Requirements:
A – Answer these about the juror's statement on the art exhibit:
(i) What medium was used for Dewdrop?
(ii) How many entries did the exhibition have?
(iii) Which work does the juror say makes bold and yet subtle use of negative space?
B – In the juror's statement on the art exhibit, could you repeat the stretch from "Mussels #2 by" through "and very chaotic.", swapping "contrasting values" out for "contrasting tones"?
C – How might the juror's statement on the art exhibit go on from its last sentence? Write the next part.

-- start of Article --

Mussels #2 watercolor with pen and ink by Michael Foster Shibley of Takoma Park, MD
Desk Chair oil painting by Nancy Wade of Fredericksburg, VA
Reflection of an Egret oil painting by Charlotte Richards of Fredericksburg, VA
Interior acrylic painting by Barbara Taylor Hall of Fredericksburg, VA
Blue Birds photograph by Gary Kessel of Fredericksburg, VA
The Leaning Tower of Purina Descending a Staircase acrylic and color pencil drawing by David Lovegrove of Fredericksburg, VA
Dewdrop electrostatic coating on aluminum by Mike Minnery of Fredericksburg, VA
As the juror for this exhibit, I was pleasantly surprised by the variety and quality of the work. Jurying an exhibition with over 100 entries and such a wide range of media and approaches was a challenge. I tried to select the best work and also the best show, representing not so much my own point of view but the best of that variety I saw, from photography to mixed media and from pure abstraction to super realism.
In juroring works as different as painting pure abstraction on aluminum and photographs of bluebirds I try to stick to definable criteria. These include a strong use of the principles of design which is the vocabulary of the language artists speak and what makes wildly different works speak the same language. I looked to how these principles were used to convey a message that transcended the medium. Then there is an element of craftsmanship and presentation that becomes a part of this unified whole -since even unity is a principle of design, if one has a meticulous pastel framed inadequately that is arguably also a design problem as well.
Picking awards in the arts is never easy and if the show is good then there is no way to pick them without leaving behind other very good works. That said, I would like to explain why I picked the ones I did and perhaps this will also make clearer how I went about picking this show.
Mussels #2 by Michael Foster Shibley uses strong contrast, cross complementary colors and repetition to find that sweet spot between realism and abstraction. It takes a very simple subject matter and makes a bold statement.
Desk Chair by Nancy Wade makes bold and yet subtle use of negative space. Vacant chairs can speak about who is not there and be about emptiness, and the composition of this painting echoes this, while the soft surface in those negative spaces contrasts to the reflective chair. It is very simple and yet upon second look not so.
Reflection of an Egret by Charlotte Richards is also partly about what is not there. The composition reinforces the theme and uses rhythmic lines and contrasting values to describe something that is both very still and very chaotic.

-- end of Article --
-- start of Given information --

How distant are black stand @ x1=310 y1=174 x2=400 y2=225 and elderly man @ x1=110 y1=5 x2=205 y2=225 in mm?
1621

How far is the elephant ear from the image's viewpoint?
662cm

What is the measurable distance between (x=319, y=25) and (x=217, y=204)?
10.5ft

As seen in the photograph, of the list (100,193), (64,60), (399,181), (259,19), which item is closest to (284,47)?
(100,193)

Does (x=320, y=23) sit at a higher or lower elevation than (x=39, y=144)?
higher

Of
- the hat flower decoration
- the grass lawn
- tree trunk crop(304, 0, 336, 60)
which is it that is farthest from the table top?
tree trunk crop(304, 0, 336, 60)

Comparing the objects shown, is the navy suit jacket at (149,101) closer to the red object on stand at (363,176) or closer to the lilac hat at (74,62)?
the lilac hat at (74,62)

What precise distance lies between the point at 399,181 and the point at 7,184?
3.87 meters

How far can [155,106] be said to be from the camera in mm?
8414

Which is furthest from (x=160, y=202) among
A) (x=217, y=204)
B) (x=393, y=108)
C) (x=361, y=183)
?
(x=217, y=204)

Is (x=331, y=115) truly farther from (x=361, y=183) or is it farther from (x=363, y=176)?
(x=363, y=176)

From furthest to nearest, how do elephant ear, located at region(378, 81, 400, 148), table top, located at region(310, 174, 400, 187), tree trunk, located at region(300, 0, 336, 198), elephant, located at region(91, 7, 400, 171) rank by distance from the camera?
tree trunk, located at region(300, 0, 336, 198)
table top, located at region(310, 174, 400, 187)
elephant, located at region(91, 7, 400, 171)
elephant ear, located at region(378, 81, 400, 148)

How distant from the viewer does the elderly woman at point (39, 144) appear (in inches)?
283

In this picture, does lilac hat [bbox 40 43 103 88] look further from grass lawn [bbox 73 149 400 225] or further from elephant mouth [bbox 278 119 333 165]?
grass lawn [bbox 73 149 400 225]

-- end of Given information --
-- start of Given information --

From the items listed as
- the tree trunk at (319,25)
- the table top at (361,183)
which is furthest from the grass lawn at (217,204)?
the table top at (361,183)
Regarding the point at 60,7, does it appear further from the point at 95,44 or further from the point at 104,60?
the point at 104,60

-- end of Given information --

Results for the exercise:
A –
(i) Electrostatic coating on aluminum.
(ii) Over 100.
(iii) Desk Chair by Nancy Wade.

B –
Mussels #2 by Michael Foster Shibley uses strong contrast, cross complementary colors and repetition to find that sweet spot between realism and abstraction. It takes a very simple subject matter and makes a bold statement.
Desk Chair by Nancy Wade makes bold and yet subtle use of negative space. Vacant chairs can speak about who is not there and be about emptiness, and the composition of this painting echoes this, while the soft surface in those negative spaces contrasts to the reflective chair. It is very simple and yet upon second look not so.
Reflection of an Egret by Charlotte Richards is also partly about what is not there. The composition reinforces the theme and uses rhythmic lines and contrasting tones to describe something that is both very still and very chaotic.

C –
Several other pieces deserve special mention. These include:
The Leaning Tower of Purina Descending a Staircase by David Lovegrove makes fanciful reference to art history in the title and uses almost primary colors and almost geometric forms to create a place that exists only on this paper.
Another very quiet and perhaps easy to overlook piece from this show that makes lovely use of these design principles is Blue Birds- a photograph by Gary Kessel. The piece is structured with the pickets of a fence defined by strong light and shadow, the bird's placement and gestures, and the gray green colorfield combining to make a statement.
Dewdrop by Mike Minnery is a well presented and unified abstraction in a thoroughly contemporary medium.
Interior by Barbara Taylor Hall is a good example of how presentation can support the work by echoing the elements within it, though the frame itself is very basic.
It was an honor to view the work of so many passionate artists at the Fredericksburg Center for the Creative Arts and I congratulate all who entered on doing fine work.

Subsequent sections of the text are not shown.